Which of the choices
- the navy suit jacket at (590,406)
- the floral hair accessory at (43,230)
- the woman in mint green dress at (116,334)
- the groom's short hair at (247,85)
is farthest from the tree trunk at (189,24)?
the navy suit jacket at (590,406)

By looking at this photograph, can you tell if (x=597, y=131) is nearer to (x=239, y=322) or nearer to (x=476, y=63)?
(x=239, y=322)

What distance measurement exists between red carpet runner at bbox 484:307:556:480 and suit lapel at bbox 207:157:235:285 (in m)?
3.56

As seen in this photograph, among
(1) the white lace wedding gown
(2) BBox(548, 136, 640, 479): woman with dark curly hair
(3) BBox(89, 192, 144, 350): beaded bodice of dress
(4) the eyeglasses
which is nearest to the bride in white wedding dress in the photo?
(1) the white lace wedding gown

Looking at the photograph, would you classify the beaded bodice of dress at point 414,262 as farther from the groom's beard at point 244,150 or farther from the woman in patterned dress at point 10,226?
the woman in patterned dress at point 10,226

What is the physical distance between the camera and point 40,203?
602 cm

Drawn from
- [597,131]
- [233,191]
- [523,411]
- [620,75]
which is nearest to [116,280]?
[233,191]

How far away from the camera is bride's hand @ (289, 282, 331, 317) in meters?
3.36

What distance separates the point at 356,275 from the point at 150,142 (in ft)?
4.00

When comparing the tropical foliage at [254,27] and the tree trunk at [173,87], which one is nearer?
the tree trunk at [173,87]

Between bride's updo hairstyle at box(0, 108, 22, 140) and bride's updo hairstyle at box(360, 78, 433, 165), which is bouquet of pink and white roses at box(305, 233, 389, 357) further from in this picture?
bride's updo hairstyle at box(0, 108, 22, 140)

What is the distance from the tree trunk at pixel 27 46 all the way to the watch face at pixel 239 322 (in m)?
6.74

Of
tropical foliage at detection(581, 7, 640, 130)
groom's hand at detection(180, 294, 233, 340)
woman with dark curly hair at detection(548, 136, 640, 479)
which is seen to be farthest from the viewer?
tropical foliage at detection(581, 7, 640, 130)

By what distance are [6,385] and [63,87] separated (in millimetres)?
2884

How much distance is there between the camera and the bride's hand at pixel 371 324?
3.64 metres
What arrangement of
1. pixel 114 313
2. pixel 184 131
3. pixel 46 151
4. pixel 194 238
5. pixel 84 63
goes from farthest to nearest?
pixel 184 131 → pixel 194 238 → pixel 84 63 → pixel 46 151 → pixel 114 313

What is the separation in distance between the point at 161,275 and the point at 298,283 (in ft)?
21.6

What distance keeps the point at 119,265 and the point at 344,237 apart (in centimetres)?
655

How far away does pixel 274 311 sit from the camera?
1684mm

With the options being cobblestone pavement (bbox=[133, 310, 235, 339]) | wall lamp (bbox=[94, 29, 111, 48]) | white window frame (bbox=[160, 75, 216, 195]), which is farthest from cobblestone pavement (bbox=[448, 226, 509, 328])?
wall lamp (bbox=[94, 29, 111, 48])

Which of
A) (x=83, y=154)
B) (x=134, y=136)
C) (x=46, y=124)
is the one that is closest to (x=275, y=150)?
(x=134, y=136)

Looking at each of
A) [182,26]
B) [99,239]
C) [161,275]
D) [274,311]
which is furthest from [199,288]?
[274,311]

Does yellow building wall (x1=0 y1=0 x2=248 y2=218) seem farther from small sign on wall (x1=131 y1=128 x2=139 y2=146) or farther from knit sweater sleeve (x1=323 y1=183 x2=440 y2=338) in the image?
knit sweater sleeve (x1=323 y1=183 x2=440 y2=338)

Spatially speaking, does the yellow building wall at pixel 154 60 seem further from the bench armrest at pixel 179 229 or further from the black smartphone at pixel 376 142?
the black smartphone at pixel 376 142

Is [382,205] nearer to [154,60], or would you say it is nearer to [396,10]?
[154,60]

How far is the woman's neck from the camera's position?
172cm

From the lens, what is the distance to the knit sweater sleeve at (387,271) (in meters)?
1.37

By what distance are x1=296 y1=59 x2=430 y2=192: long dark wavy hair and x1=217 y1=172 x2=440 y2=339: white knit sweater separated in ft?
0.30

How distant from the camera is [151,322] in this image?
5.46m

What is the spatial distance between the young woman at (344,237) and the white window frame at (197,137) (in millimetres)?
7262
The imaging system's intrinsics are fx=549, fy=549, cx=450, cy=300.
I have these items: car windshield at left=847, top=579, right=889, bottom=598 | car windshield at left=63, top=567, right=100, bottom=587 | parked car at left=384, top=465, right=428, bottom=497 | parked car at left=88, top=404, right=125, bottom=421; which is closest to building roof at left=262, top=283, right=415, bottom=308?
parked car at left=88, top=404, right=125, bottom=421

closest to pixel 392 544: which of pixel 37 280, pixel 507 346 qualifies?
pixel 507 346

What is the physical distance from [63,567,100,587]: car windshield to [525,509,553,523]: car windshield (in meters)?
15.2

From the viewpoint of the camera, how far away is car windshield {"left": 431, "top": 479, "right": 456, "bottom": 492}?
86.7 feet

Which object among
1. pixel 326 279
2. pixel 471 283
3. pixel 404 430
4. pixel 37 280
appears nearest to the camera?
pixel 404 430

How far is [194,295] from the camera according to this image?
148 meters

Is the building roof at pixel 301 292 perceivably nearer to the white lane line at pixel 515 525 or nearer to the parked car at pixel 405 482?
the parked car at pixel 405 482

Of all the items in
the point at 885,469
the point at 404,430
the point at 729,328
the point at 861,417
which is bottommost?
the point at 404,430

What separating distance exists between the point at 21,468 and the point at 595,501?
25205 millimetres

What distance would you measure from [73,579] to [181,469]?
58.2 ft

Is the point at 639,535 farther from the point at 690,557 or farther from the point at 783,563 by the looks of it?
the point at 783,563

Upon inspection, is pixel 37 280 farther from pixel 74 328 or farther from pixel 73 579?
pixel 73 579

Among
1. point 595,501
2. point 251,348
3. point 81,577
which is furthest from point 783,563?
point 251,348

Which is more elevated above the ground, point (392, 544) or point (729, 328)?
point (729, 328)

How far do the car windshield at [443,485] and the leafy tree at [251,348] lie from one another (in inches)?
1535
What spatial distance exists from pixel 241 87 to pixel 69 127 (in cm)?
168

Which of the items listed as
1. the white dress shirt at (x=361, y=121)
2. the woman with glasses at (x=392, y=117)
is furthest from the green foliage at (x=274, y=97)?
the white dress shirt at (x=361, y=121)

### [What the exercise asks]
Turn the lines above into a Markdown table with the columns Row and Line, starting with the line with "Which of the items listed as" and going on through the end of the records. Number each row and skip blank lines.

### [Written response]
| Row | Line |
|---|---|
| 1 | Which of the items listed as |
| 2 | 1. the white dress shirt at (x=361, y=121) |
| 3 | 2. the woman with glasses at (x=392, y=117) |
| 4 | is furthest from the green foliage at (x=274, y=97)? |
| 5 | the white dress shirt at (x=361, y=121) |